Юноша внимательно слушал рассказ Магды, то глядя задумчиво в землю, то кидая взгляд на девушку, которая сидела безмолвно, радуясь, что видит любимого. Когда простодушная старуха заводила речь о перенесенных Дорой страданиях, красивые глаза юноши туманились, словно в эту минуту и его терзали муки.
– Спасибо тебе, сто раз спасибо, добрая старушка, за то, что в тяжкие часы болезни ты заменяла бедняжке Доре мать, – растроганно произнес юноша. – Безысходное горе овладело мной. Опасался я за ее молодую жизнь, думал, не поправится она. Спросил вас, а вы сказали – худо, лежит без сознания… А потом пришлось мне отправиться на войну, – юноша с нежностью обратился к девушке, которая, откинув голову на спинку кресла, не спускала глаз с Павла. – Да, пришлось отправиться воевать с турками. Навалилась тьма неверных, стыдно не обнажить саблю, когда родные и близкие кладут головы. Шел без всякой охоты, но раз надо – значит надо!
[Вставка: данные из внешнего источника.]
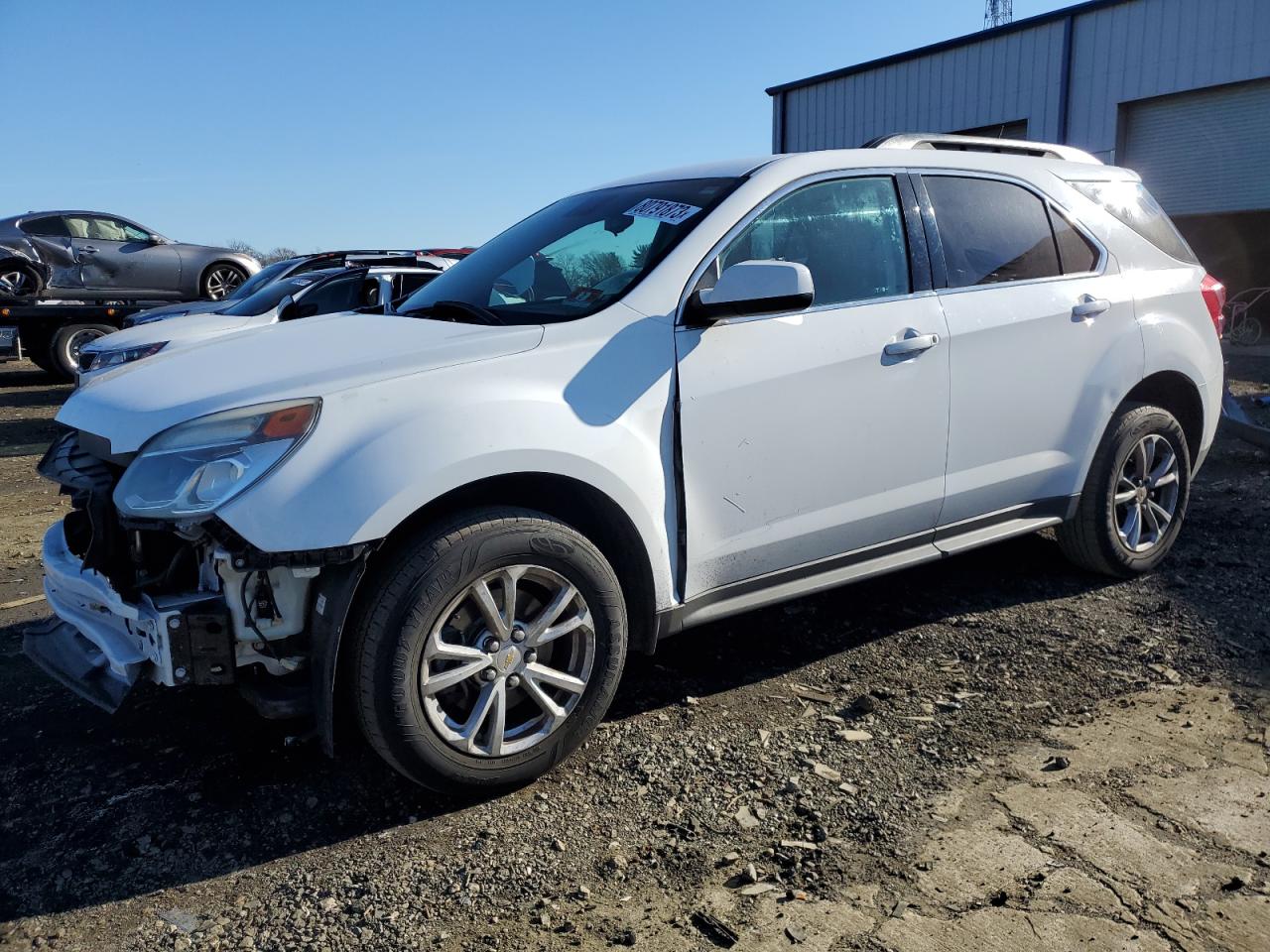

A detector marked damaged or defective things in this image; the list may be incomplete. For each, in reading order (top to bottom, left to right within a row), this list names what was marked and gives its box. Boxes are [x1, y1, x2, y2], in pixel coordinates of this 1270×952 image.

Впрочем, я уже заболтался; вижу, вы утомились, сударыня.
– О, говорите, у меня достаточно сил, чтобы слушать, – попросила девушка, приподнявшись. – Рассказывайте, сударь, я слушаю вас.
– Да, да, милостивый господин, – поддакнула старуха, – до зари бы вас слушала, ведь вы так много знаете. А что мы, несчастные, видим? Дальше своего порога и носа не кажем, словно привязанные.
– Долго меня не было, – продолжал юноша, – еще немного, и совсем бы не вернулся.
– Совсем? – воскликнула, встрепенувшись, Дора.
– Да, совсем! Вот послушайте! Прошлым летом, когда наступила жара, а вы томились в недуге, разнеслась весть: турки, мол, рвутся к морю. Все дворянство, как один, взялось за оружие. Я тоже. Попрощался с отцом, матерью и уехал. Наше войско отходило от Раковаца к Приморью. Пришлось поторопиться, догонять. Наконец нагнал. Войско отборное – молодец к молодцу. Надо было отстоять крепость Храстовицу: ее домогался боснийский паша Ферхад. Шли ночью и днем. Наши хорватские и влашские отряды продвигались неплохо, но у штирийцев с их железными шлемами и тяжелыми мушкетами не раз подгибались колени. Вели нас Ауэршперг и Войкович Иван. Однажды спустились мы с горы в долину. Кругом сплошные камни, только справа на горе лес. Стали. И ни с места – жара. Примерно в полдень примчались из-за горы пастухи. Идет, дескать, на нас Ферхад, через полтора часа здесь будет. Пришлось готовиться к битве. Построились. Впереди пушки, посередине хорватские пехотинцы, влашские харамии и желтые краньские мушкетеры. На левом крыле – штирийские латники, две хоругви в долине, а одна слева на горе. Правое крыло заняли хорватские бандерии на конях под знаменем бана. На холмах расположились аркебузеры.
«Господин Павел, – крикнул мне Войкович, прискакав на белом коне от Ауэршперга, – видите вон тот лесок справа на горе? Гору пересекает ущелье. Надо последить, чтобы турки не врезались в наше правое крыло. Возьмите сотню капитульских всадников и двести влашских пехотинцев, займите гору и не пускайте этих собак в ущелье!» Вот мы и отправились, я и влашский воевода Стева Радмилович, занимать гору и ущелье.